Prior to the scheduled opposition debate tomorrow in Parliament, the Government has announced it will not have enough home inspectors in place to successfully implement mandatory Home Information Packs (HIPs) by next June. There is as yet no future date for implementation.

Housing Minister Yvette Cooper said: ‘We have concluded that there would be significant risks and potential disadvantages to consumers from a mandatory ‘big bang’ introduction of full Home Condition Reports on 1 June 2007.

‘In particular: Further testing is needed to ensure that Home Condition Reports deliver the assumed benefits for consumers and that the operating systems that support them work smoothly. Design work on the dry run has made it clear that this cannot be completed in time for the results to be taken into account in by 1 June.’
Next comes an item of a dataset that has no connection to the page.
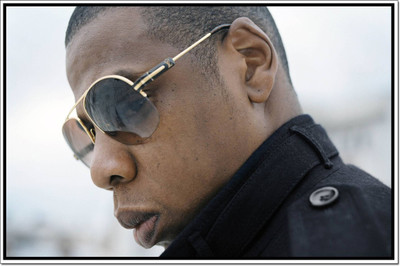 

Akhuratha Jay Z Fine Quality Wall Poster Paper Print(12 inch X 18 inch, Rolled)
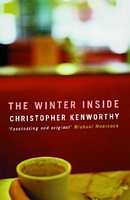 The Winter Inside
Shadow Minister for Housing and Planning, Michael Gove, countered saying that the Blair administration was slowly discovering that the HIPs project amounted to ‘expensive and deficient red tape’ left over from the shambolic John Prescott regime, and had also realised that it would ‘simply not deliver the improvements that the housing market needs’.

He added: ‘The Government claims that the Packs are necessary to implement an EU Directive to provide Energy Condition Reports when a home is sold. Yet in Northern Ireland, the Directive is being implemented without the introduction of Home Information Packs.’
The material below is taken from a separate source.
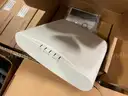 Lot of HP Elitebook 840 G6 Laptops, Lenovo Laptops, and Other PC Related Items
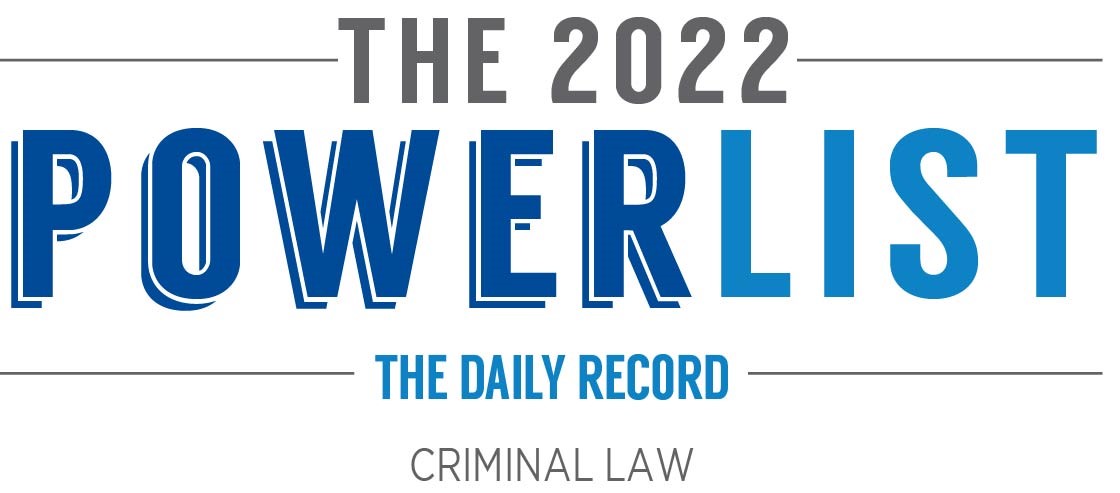 MD-2022PowerList-Criminal Law (002)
Charles Smailes, President at the National Association of Estate Agents (NAEA), commented: ‘The Government has admitted it is unlikely to have the necessary number of home inspectors in place by 1 June 2007 to cope with home condition report demands. This has been a major concern of the NAEA and we are thankful the Minister has finally listened.

‘The announcement today is something of a U-turn by the Government on legislation it has been working on for over five years. It calls into question the effectiveness of a HIP when the documentation included is now largely available online. The legislation would seem unnecessary and does not cover the important reasons why home sales and purchase transactions fall through.’